Сочинения в трех книгах. Книга третья. Рассказы. Стихи - страница 26
Сначала его лицо выражало внимание, потом процесс осмысления, затем недоумения и наконец презрения к коллегам.
– Идиоты, это томатный сок. Пожрать толком не дали.
Эксперт сам приступил к допросу, в процессе которого выяснил, где теперь может находиться Ирочкин муж.
Колян вспомнил номер телефона Витюли, тому позвонили, и после пятиминутного гудения трубка охрипшим от принятого голосом хозяина ответила.

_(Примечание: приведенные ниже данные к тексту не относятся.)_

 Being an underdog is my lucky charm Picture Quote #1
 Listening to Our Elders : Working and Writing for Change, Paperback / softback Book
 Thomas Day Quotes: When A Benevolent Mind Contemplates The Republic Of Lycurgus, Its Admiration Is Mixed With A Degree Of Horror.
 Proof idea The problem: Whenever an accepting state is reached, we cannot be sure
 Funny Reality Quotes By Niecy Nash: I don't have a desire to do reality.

Эксперт представился, попросил разбудить Ирочкиного мужа и, когда тот взял трубку, велел срочно вернуться домой, пригрозив в случае задержки арестом. Законопослушный муж через мгновение был дома.

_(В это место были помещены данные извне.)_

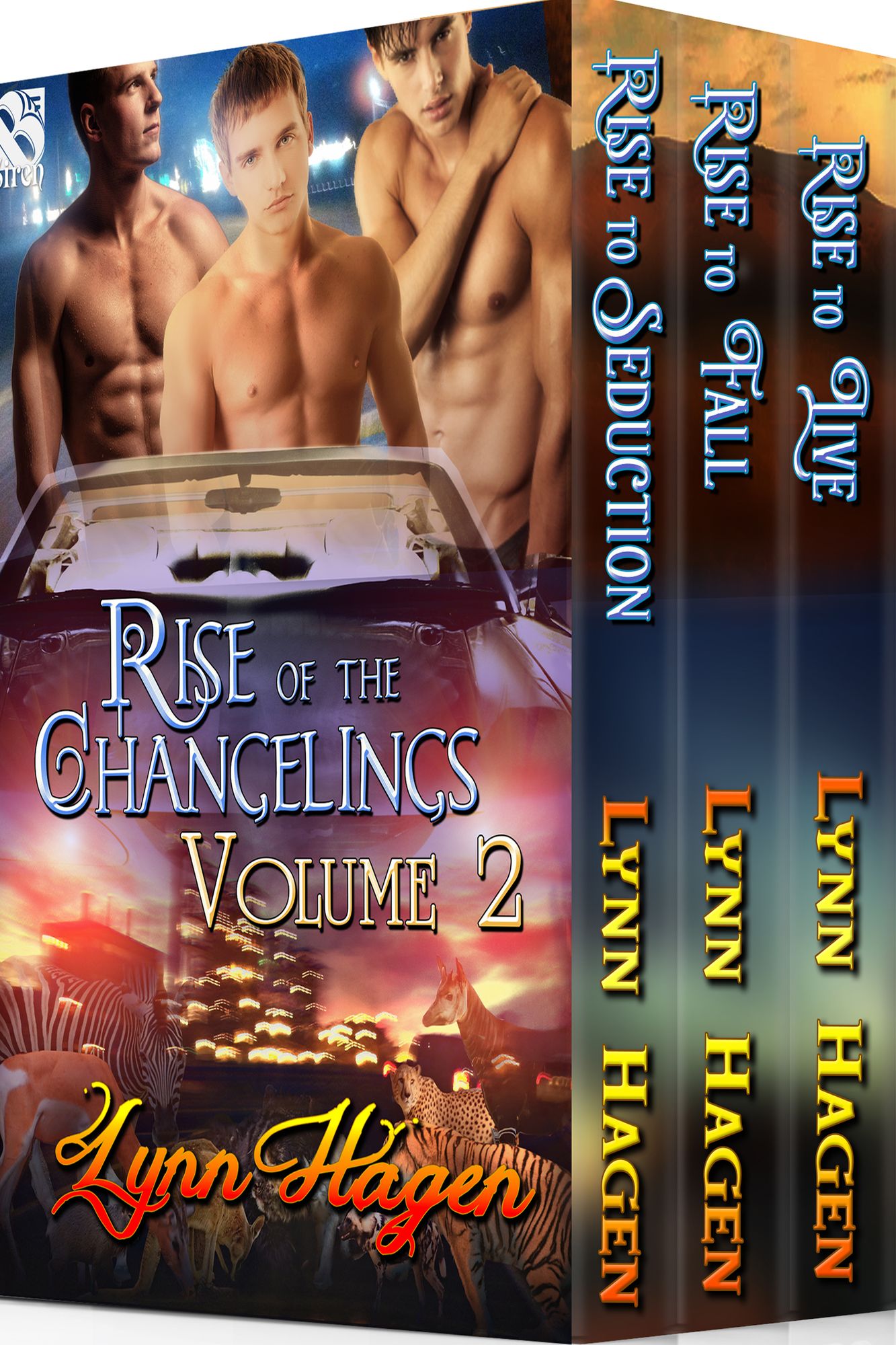 Rise of the Changelings Collection, Volume 2 [Box Set 50] (Siren Publishing Epic Romance ManLove)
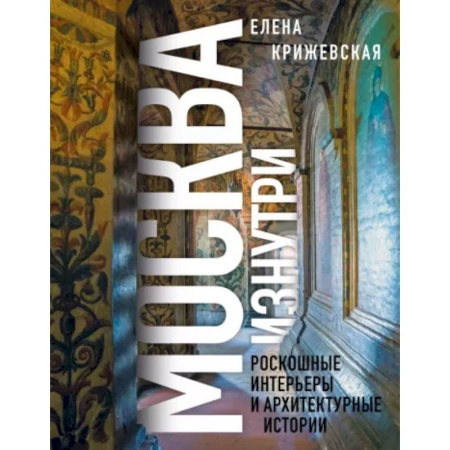 Москва и Подмосковье. Путеводители, карты, книга Москва изнутри: роскошные интерьеры и архитектурные истории купить по скидке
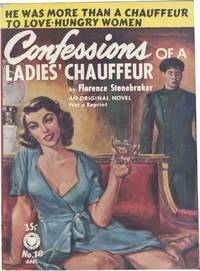 Confessions of a Ladies' Chauffeur (First Edition)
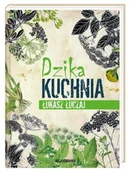 Książki kucharskie - Dzika kuchnia - Łukasz Łuczaj - miniaturka - grafika 1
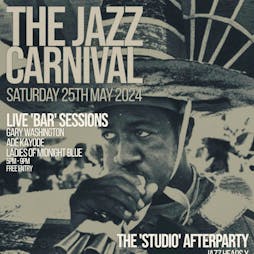 THE JAZZ CARNIVAL: JAZZ HEADS x MONUMENTALIST Afterparty Tickets | SIDE STREET STUDIO Manchester  | Sat 25th May 2024 Lineup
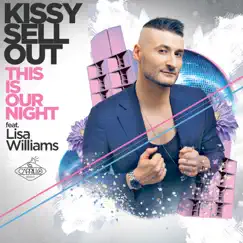 This Is Our Night (feat. Lisa Williams) - EP by Kissy Sell Out & Lisa Williams album reviews, ratings, credits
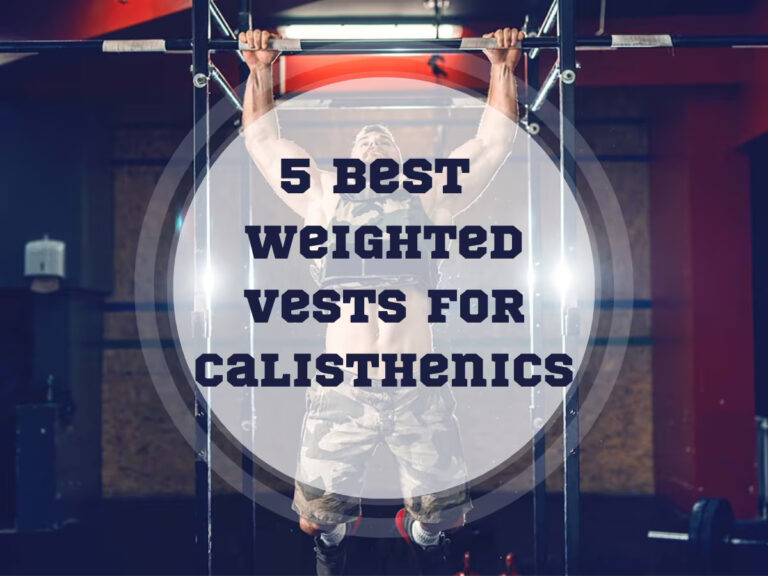 5 Best Weighted Vest for Calisthenics In 2024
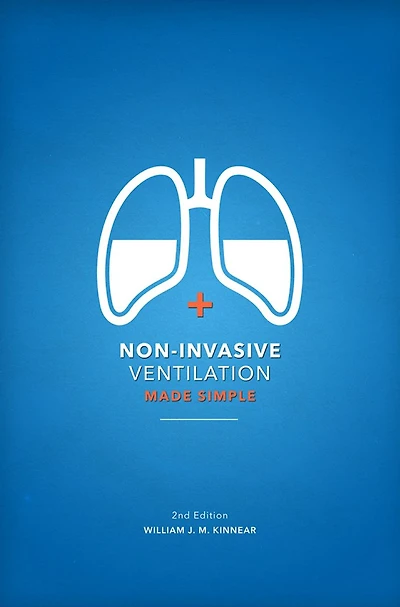 Non-Invasive Ventilation Made Simple: 2nd Edition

Убедившись, что все живы, убитых, зарезанных, покалеченных нет, полиция составила протокол и уехала. Соседи тоже разошлись. Ирочка осталась на кухне одна. Муж не до конца понявший, что произошло, походил по комнате, поворчал и тоже пришел на кухню.
Ирочка посмотрела на него и зарыдала. Она плакала сначала просто потому, что началась истерика, потом из-за того, что хотела зарезать своего дурака, да не сумела. Потом плакала потому, что любила его, любила, несмотря на вечное безденежье. Плакала из-за неудавшейся жизни, из-за того, что осенние сапоги прохудились, а купить новые нету денег. Плакала из-за того, что надо помогать дочке, только начинавшей самостоятельную жизнь, но нечем. Муж обнял её, начал успокаивать, гладить по голове и говорить, что всё пройдет, образуется, что будет хорошо.

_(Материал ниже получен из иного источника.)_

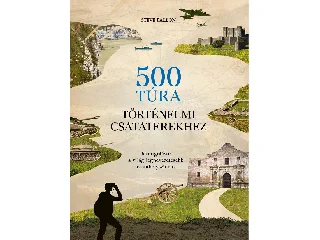FALLON, STEVE: 500 TÚRA TÖRTÉNELMI CSATATEREKHEZ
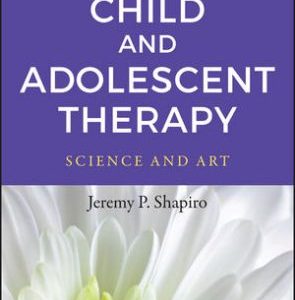 Test Bank for Child and Adolescent Therapy: Science and Art 2nd Edition Shapiro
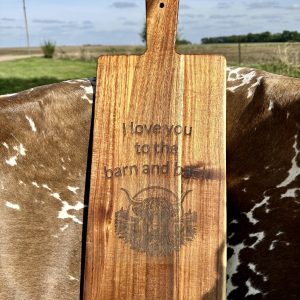 Love you to the barn and back cutting board - medium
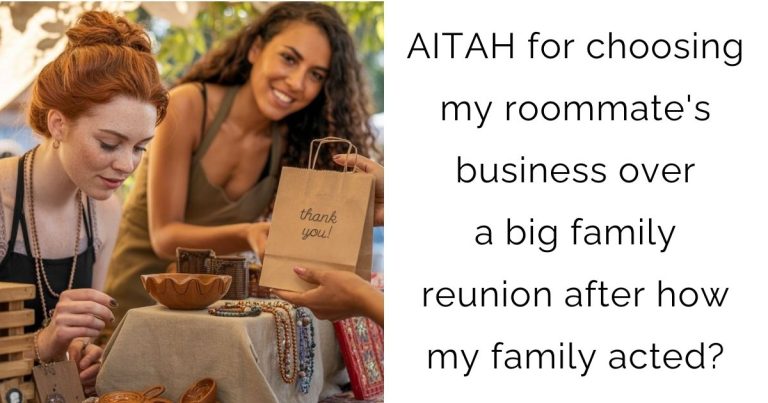 AITAH for choosing my roommate’s business over a big family reunion after how my family acted?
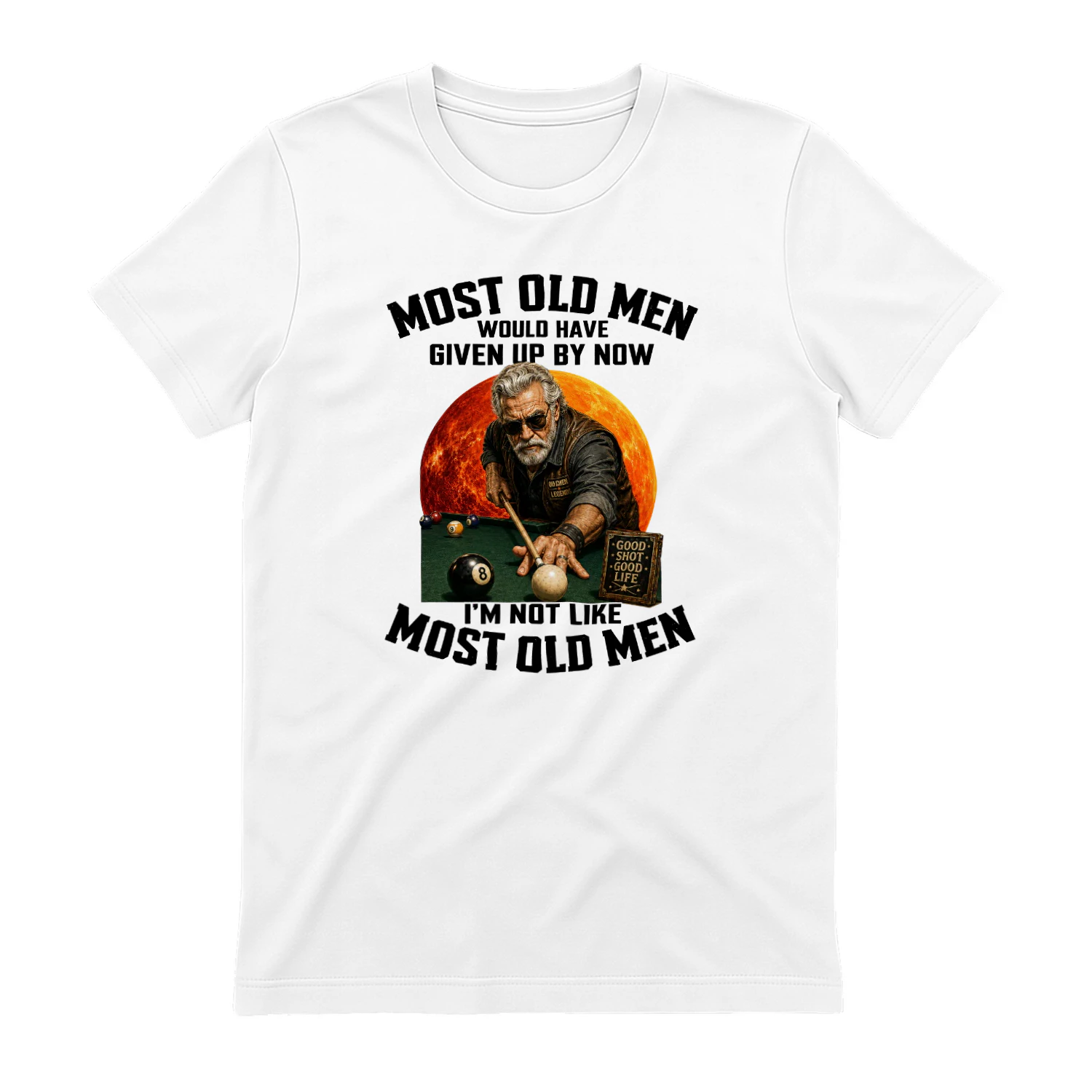Most old men would have given up by now. I'm not like most old men 13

А Ирочка сидела и заливалась слезами, уткнувшись в его мягкий живот, в майку, вылезшую из-под рубашки с оторванной пуговицей, и плакала от счастья, что не зарезала его, такого родного и любимого.
Обыкновенная история
(К И. А. Гончарову отношения не имеет)
Речинск – город. Обычный, зачуханный. Называется Речинск потому, что стоит на берегу реки. Всё в нем обыкновенно, как везде. Писал Салтыков-Щедрин сто с лишним лет назад про другой город, а будто про теперешний Речинск. Одно отличие – этот на юге. Потому с начала июня и до середины августа пекло за сорок, а то и за пятьдесят. Вечерами, когда жара отступает и ветерок приятно остужает измотанное солнцепёком тело, горожане, переделав обычные дела, выбираются из домов. Которые помоложе – прохуливаются по набережной, прохлаждая организм пивом, отчего к утру закоулки и задворки смердят аммиаком, а домашние псы, когда их поутру выводят из квартир, столбенеют, воют, а то и падают замертво. Народ постарше сидит на лавочках, обсуждает, какая завтра будет погода: «Сколько градусов – сорок или сорок один?» Спорят до хрипоты. Иногда из-за этого даже мордобои случаются. А одного настырного пенсионера прибили. Почти до смерти. Но это было давно, когда из главного фонтана по вечерам вылетала и струилась вода, а по ночам квакали лягушки. Теперь лягушек нет, да и народ притих. То ли посолиднел, то ли поумнел. Сан Саныч ни к молодым, ни к ветеранам не относится, потому любит, переделав домашние дела, выпить рюмашку-другую, выйти из дома и неспешно брести по улице.
А еще больше любит остановиться в маленьком скверике поблизости от фонтана, глянуть вверх, на небо, увидать звезды, удивиться этому чуду, ехидновато подумать: «Как это они сами, без электричества и разрешения светят, а налогов и ничего другого начальству не платят?». А потом засмотрится, забудет про сарказм и под мигание звезд слушает городских сверчков и выдумывает, будто сами звезды и свиристят. Такой у него склад натуры.